A network of “inclusive and prosperous economics” led by me and others organized a group meeting on the same topic to discuss several new ideas that have recently replaced the original hot spots of economics. First, economists are required to shift their focus from “average” prosperity to distribution and non-economic aspects, such as dignity, autonomy, health and political rights, which are also crucial to people’s well-being. If these additional factors are taken seriously, it is likely to change the way economists discuss trade agreements or deregulation. Therefore, new economic indicators will emerge as the times require.
As Samuel Bowles and Wendy Karin pointed out at the same meeting, neo-liberalism assumes that individualism, ultra-moral individuals and free markets bring efficiency, but this requires complete contracts and “relatively rare market failures” to ensure. Bowles and Karin believe that we need a new paradigm that combines equality, democracy and sustainable norms with the current economic model in actual operation. This model will comprehensively use wealth tax and insurance popularization to control risk exposure, and will also emphasize policies such as workplace rights and voice, corporate governance reform, and substantial weakening of intellectual “property rights.”
At the same meeting, Luigi Singles accused economists of sticking to their preference for the country, often valuing specific results (e.g. efficiency) over other indicators (e.g. income distribution), and more easily falling into collective thinking and superstitions about specific economic models than others. To solve this problem, part of it is to attach importance to diversity and show more modesty.
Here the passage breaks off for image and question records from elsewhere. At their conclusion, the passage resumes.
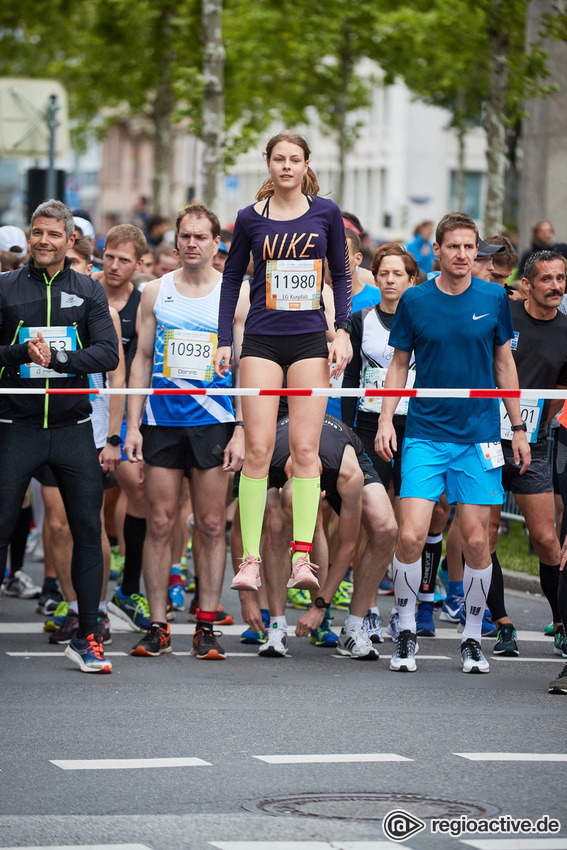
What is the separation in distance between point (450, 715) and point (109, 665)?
6.30 ft

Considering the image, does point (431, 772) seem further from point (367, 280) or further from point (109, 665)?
point (367, 280)

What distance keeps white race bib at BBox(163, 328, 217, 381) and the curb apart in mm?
3824

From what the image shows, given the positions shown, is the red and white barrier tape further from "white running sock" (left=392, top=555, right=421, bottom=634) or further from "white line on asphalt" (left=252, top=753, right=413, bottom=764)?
"white line on asphalt" (left=252, top=753, right=413, bottom=764)

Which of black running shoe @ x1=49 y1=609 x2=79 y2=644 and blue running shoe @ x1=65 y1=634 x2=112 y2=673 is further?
black running shoe @ x1=49 y1=609 x2=79 y2=644

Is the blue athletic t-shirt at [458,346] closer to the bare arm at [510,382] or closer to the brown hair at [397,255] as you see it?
the bare arm at [510,382]

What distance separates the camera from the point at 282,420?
848 cm

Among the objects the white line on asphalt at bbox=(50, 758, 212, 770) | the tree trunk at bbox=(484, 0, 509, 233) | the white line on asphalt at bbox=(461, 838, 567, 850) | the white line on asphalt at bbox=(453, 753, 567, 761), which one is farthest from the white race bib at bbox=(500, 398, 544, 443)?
the tree trunk at bbox=(484, 0, 509, 233)

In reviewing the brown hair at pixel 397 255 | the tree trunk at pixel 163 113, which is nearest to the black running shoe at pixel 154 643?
the brown hair at pixel 397 255

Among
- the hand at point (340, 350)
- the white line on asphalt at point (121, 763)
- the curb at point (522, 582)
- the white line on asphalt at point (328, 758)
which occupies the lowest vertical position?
the white line on asphalt at point (121, 763)

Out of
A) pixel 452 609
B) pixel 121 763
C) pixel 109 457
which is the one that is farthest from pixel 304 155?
pixel 452 609

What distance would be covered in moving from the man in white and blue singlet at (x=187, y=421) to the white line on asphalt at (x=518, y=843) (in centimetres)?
340

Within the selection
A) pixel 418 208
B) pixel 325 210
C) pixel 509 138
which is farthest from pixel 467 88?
pixel 325 210

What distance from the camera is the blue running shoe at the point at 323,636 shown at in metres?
8.73

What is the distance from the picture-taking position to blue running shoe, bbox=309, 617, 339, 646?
873 cm
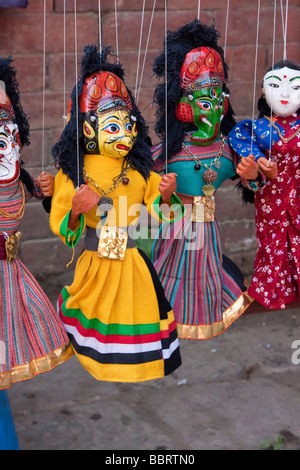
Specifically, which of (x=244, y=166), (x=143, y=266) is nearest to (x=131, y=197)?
(x=143, y=266)

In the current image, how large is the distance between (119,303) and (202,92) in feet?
2.04

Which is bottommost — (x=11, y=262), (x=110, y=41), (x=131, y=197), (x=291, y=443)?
(x=291, y=443)

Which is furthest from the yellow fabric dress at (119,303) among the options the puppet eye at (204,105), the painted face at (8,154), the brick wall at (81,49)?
the brick wall at (81,49)

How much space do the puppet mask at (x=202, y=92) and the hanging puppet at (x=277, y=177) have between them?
9 centimetres

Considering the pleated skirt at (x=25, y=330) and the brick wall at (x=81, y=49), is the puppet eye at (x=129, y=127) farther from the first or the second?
the brick wall at (x=81, y=49)

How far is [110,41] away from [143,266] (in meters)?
1.57

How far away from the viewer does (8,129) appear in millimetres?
1702

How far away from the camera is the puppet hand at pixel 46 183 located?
1749 millimetres

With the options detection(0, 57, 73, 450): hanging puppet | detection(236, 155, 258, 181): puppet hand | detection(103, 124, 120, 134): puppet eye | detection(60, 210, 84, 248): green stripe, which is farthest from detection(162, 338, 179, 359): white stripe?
detection(103, 124, 120, 134): puppet eye

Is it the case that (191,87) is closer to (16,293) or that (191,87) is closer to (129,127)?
(129,127)

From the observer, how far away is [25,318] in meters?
1.77

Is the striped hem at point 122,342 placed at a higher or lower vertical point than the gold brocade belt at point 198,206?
lower

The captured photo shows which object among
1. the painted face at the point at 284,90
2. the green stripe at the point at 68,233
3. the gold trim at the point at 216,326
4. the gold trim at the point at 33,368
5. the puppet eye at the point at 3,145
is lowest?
the gold trim at the point at 33,368

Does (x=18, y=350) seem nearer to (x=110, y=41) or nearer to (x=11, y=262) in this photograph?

Other solutions, according to Singles, are to pay more attention to research in other social sciences, including history, sociology and political science.
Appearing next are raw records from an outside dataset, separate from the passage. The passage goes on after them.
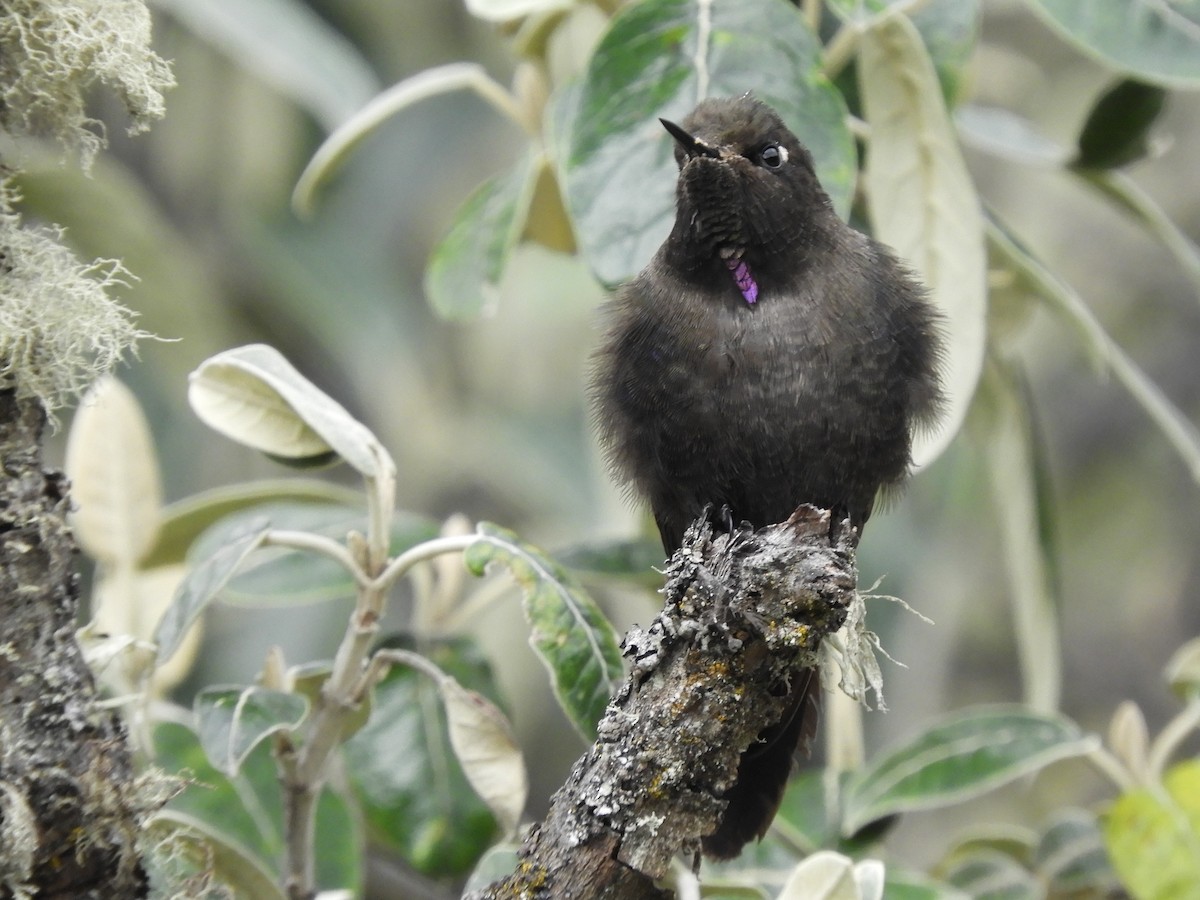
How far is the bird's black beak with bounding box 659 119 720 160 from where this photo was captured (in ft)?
7.31

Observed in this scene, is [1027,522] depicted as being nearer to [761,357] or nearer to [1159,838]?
[1159,838]

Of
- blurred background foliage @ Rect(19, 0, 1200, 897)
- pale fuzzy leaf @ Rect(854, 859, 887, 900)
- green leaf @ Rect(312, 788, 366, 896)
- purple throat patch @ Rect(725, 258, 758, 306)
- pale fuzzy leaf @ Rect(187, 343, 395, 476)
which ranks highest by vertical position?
purple throat patch @ Rect(725, 258, 758, 306)

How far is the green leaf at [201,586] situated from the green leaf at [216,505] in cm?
54

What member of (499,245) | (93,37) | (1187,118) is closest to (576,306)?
(1187,118)

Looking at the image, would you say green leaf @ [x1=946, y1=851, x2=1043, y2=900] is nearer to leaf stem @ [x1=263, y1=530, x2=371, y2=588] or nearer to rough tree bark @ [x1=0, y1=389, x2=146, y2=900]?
leaf stem @ [x1=263, y1=530, x2=371, y2=588]

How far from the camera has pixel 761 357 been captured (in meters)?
2.36

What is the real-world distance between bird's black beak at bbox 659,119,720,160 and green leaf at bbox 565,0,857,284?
61 mm

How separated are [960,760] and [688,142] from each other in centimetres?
126

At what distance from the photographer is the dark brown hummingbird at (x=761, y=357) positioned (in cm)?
236

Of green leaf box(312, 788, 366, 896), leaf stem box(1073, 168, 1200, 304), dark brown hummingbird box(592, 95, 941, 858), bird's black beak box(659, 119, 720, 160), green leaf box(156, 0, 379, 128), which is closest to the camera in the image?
bird's black beak box(659, 119, 720, 160)

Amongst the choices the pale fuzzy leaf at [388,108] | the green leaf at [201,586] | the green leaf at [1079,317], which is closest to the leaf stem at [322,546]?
the green leaf at [201,586]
The implication of all the above views is that economists must remain open to institutional choices and experiments. Cultivating such thinking is the main goal of the “inclusive and prosperous economics” network. The institutional basis of the market economy is uncertain to a large extent. We can continue to adopt a system that protects privileges and limits opportunities, or, in the words of Bowles and Karin, we can design a system that not only pursues common prosperity, but also expands the concept of freedom.
Empirical methods-especially causal reasoning-will be helpful, and their role in the economics industry has become much more important in recent decades. As far as the replacement of ideology by real-world evidence is concerned, no matter how chaotic the reality is, it is a good thing so far. However, focusing on evidence may also lead to blind spots-we can only obtain workable and infeasible evidence from actual experience, and we will inevitably lack data on selective institutional arrangements that deviate from the current reality.
The difficult problem faced by economists is to be faithful to empiricism while maintaining the imagination to conceive the future inclusiveness and strengthen the free system.